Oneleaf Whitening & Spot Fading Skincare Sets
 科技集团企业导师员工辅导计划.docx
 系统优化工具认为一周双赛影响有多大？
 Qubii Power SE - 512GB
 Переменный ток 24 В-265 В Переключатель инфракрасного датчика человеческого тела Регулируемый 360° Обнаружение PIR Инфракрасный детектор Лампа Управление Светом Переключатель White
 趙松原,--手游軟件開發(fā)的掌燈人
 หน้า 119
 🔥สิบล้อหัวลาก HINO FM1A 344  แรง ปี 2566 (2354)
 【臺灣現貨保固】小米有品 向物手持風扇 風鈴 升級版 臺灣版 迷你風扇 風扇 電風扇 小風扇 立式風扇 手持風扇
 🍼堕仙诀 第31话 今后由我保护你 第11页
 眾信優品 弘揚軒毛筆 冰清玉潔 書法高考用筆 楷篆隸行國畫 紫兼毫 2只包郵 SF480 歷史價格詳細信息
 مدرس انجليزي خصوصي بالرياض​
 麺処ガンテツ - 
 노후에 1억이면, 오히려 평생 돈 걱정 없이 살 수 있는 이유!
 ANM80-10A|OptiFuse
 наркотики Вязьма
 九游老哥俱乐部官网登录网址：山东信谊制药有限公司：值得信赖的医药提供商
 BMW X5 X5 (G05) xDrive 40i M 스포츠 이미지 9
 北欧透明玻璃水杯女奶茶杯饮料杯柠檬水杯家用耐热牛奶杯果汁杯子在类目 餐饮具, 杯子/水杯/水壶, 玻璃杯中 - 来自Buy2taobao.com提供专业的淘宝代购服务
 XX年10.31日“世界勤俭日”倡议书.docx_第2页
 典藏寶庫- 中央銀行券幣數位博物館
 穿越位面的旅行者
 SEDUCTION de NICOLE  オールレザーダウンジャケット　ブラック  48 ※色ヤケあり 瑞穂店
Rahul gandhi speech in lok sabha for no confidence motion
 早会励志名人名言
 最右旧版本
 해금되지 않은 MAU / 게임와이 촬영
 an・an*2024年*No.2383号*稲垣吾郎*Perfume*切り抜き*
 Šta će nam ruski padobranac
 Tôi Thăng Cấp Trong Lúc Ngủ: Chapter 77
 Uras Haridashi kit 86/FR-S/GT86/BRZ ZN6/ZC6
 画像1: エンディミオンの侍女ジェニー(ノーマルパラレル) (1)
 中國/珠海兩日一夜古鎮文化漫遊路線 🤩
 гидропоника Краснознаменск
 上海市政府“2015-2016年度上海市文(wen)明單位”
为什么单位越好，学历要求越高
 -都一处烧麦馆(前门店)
————
Print each of the lines above again, unchanged.

Oneleaf Whitening & Spot Fading Skincare Sets
 科技集团企业导师员工辅导计划.docx
 系统优化工具认为一周双赛影响有多大？
 Qubii Power SE - 512GB
 Переменный ток 24 В-265 В Переключатель инфракрасного датчика человеческого тела Регулируемый 360° Обнаружение PIR Инфракрасный детектор Лампа Управление Светом Переключатель White
 趙松原,--手游軟件開發(fā)的掌燈人
 หน้า 119
 🔥สิบล้อหัวลาก HINO FM1A 344  แรง ปี 2566 (2354)
 【臺灣現貨保固】小米有品 向物手持風扇 風鈴 升級版 臺灣版 迷你風扇 風扇 電風扇 小風扇 立式風扇 手持風扇
 🍼堕仙诀 第31话 今后由我保护你 第11页
 眾信優品 弘揚軒毛筆 冰清玉潔 書法高考用筆 楷篆隸行國畫 紫兼毫 2只包郵 SF480 歷史價格詳細信息
 مدرس انجليزي خصوصي بالرياض​
 麺処ガンテツ - 
 노후에 1억이면, 오히려 평생 돈 걱정 없이 살 수 있는 이유!
 ANM80-10A|OptiFuse
 наркотики Вязьма
 九游老哥俱乐部官网登录网址：山东信谊制药有限公司：值得信赖的医药提供商
 BMW X5 X5 (G05) xDrive 40i M 스포츠 이미지 9
 北欧透明玻璃水杯女奶茶杯饮料杯柠檬水杯家用耐热牛奶杯果汁杯子在类目 餐饮具, 杯子/水杯/水壶, 玻璃杯中 - 来自Buy2taobao.com提供专业的淘宝代购服务
 XX年10.31日“世界勤俭日”倡议书.docx_第2页
 典藏寶庫- 中央銀行券幣數位博物館
 穿越位面的旅行者
 SEDUCTION de NICOLE  オールレザーダウンジャケット　ブラック  48 ※色ヤケあり 瑞穂店
Rahul gandhi speech in lok sabha for no confidence motion
 早会励志名人名言
 最右旧版本
 해금되지 않은 MAU / 게임와이 촬영
 an・an*2024年*No.2383号*稲垣吾郎*Perfume*切り抜き*
 Šta će nam ruski padobranac
 Tôi Thăng Cấp Trong Lúc Ngủ: Chapter 77
 Uras Haridashi kit 86/FR-S/GT86/BRZ ZN6/ZC6
 画像1: エンディミオンの侍女ジェニー(ノーマルパラレル) (1)
 中國/珠海兩日一夜古鎮文化漫遊路線 🤩
 гидропоника Краснознаменск
 上海市政府“2015-2016年度上海市文(wen)明單位”
为什么单位越好，学历要求越高
 -都一处烧麦馆(前门店)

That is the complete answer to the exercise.